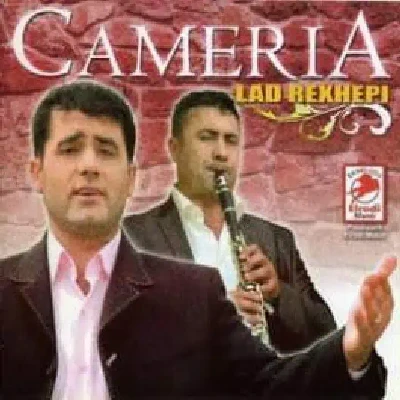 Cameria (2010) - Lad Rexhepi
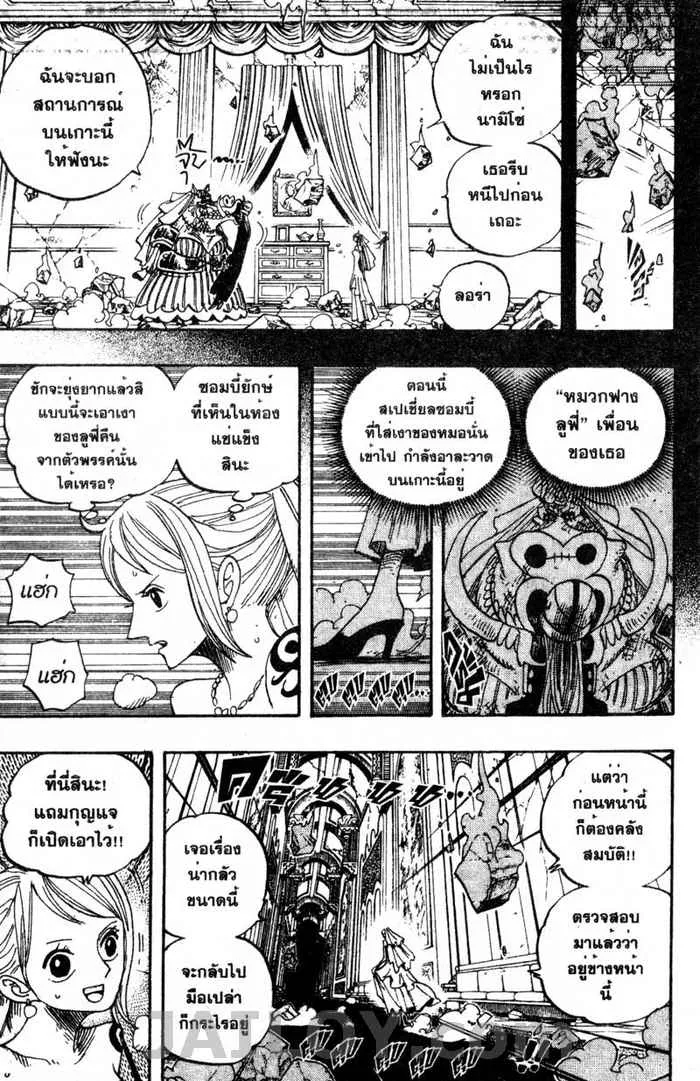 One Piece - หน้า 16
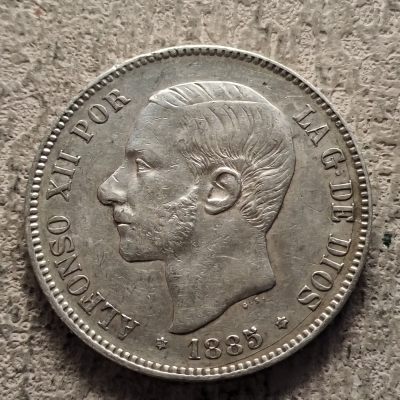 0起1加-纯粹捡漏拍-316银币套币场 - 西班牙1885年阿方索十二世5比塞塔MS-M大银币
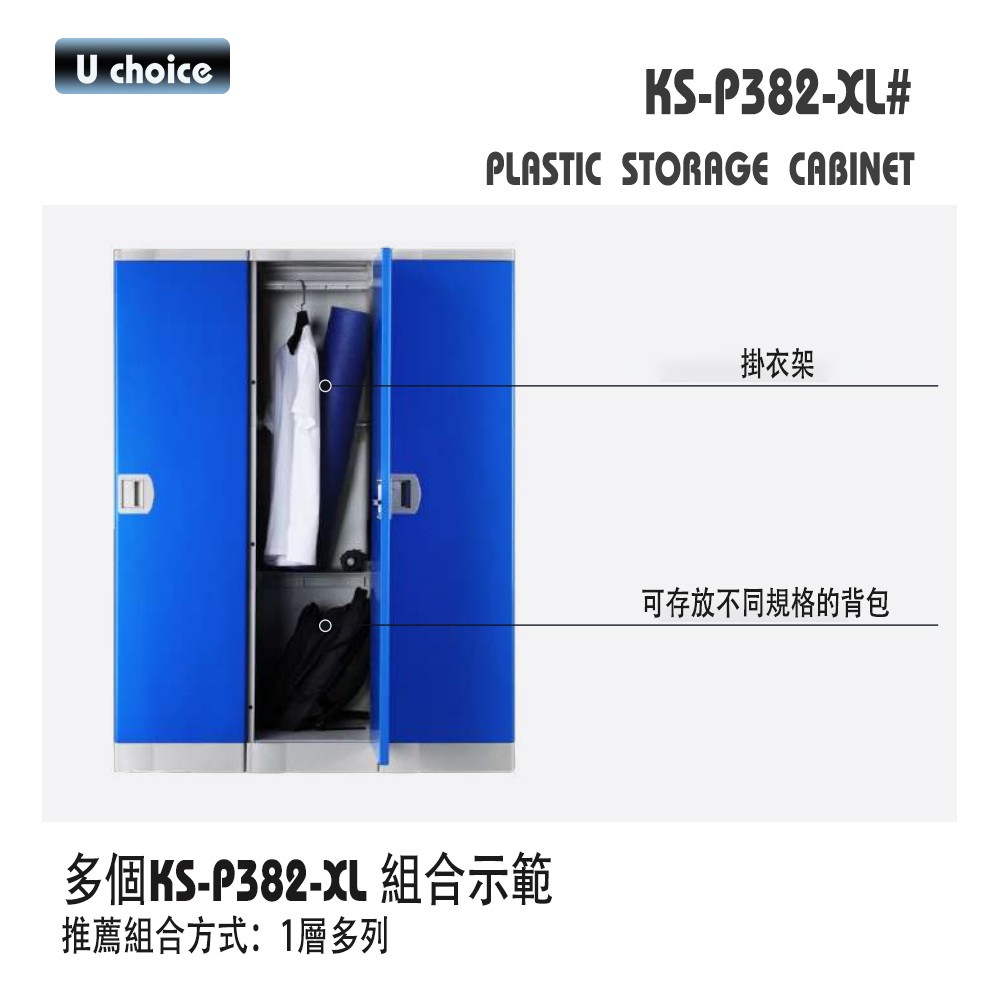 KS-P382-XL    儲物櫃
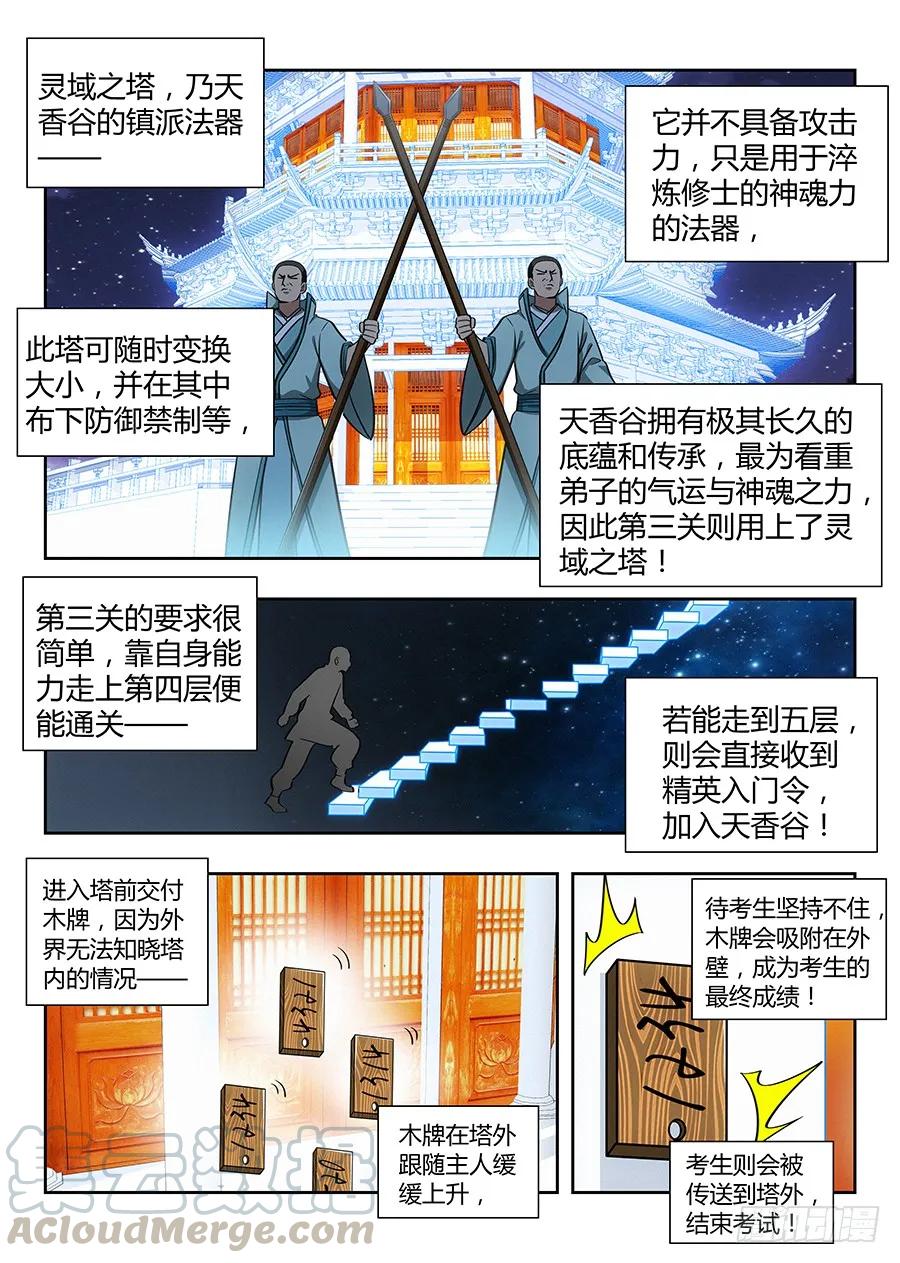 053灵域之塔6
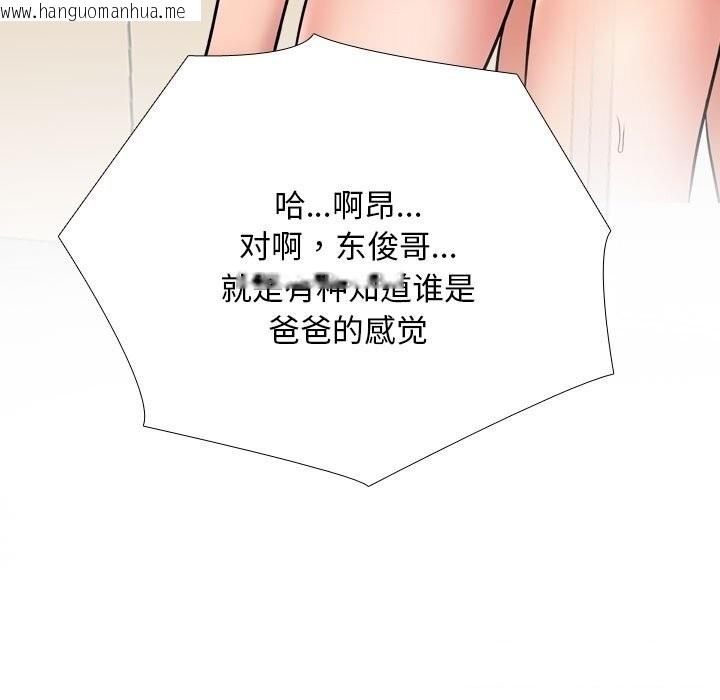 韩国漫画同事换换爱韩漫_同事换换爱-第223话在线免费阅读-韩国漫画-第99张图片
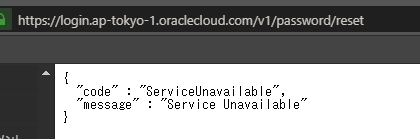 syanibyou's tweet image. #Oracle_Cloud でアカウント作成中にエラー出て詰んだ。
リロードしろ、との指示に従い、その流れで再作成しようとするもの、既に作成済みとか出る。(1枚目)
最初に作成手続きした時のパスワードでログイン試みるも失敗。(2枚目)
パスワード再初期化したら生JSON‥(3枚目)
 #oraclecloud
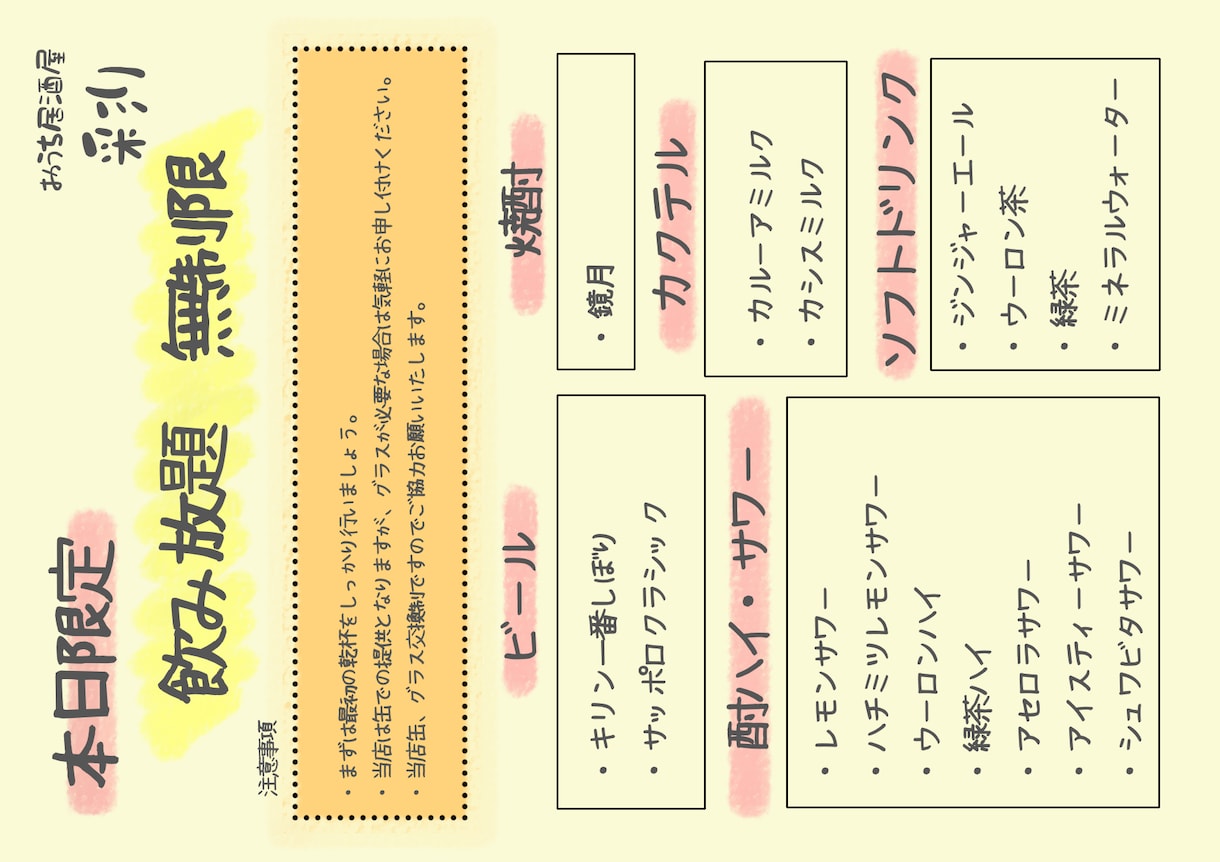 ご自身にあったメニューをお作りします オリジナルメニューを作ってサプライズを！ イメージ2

What is needed. Arrange every line of the records above as a Markdown table with the columns "Row" and "Text". Put the row number in "Row" and the line's text in "Text", skip any blank lines, and drop the picture markers.

Expected output.
| Row | Text |
|---|---|
| 1 |  Cameria (2010) - Lad Rexhepi |
| 2 |  One Piece - หน้า 16 |
| 3 |  0起1加-纯粹捡漏拍-316银币套币场 - 西班牙1885年阿方索十二世5比塞塔MS-M大银币 |
| 4 |  KS-P382-XL    儲物櫃 |
| 5 |  053灵域之塔6 |
| 6 |  韩国漫画同事换换爱韩漫_同事换换爱-第223话在线免费阅读-韩国漫画-第99张图片 |
| 7 |  syanibyou's tweet image. #Oracle_Cloud でアカウント作成中にエラー出て詰んだ。 |
| 8 | リロードしろ、との指示に従い、その流れで再作成しようとするもの、既に作成済みとか出る。(1枚目) |
| 9 | 最初に作成手続きした時のパスワードでログイン試みるも失敗。(2枚目) |
| 10 | パスワード再初期化したら生JSON‥(3枚目) |
| 11 |  #oraclecloud |
| 12 |  ご自身にあったメニューをお作りします オリジナルメニューを作ってサプライズを！ イメージ2 |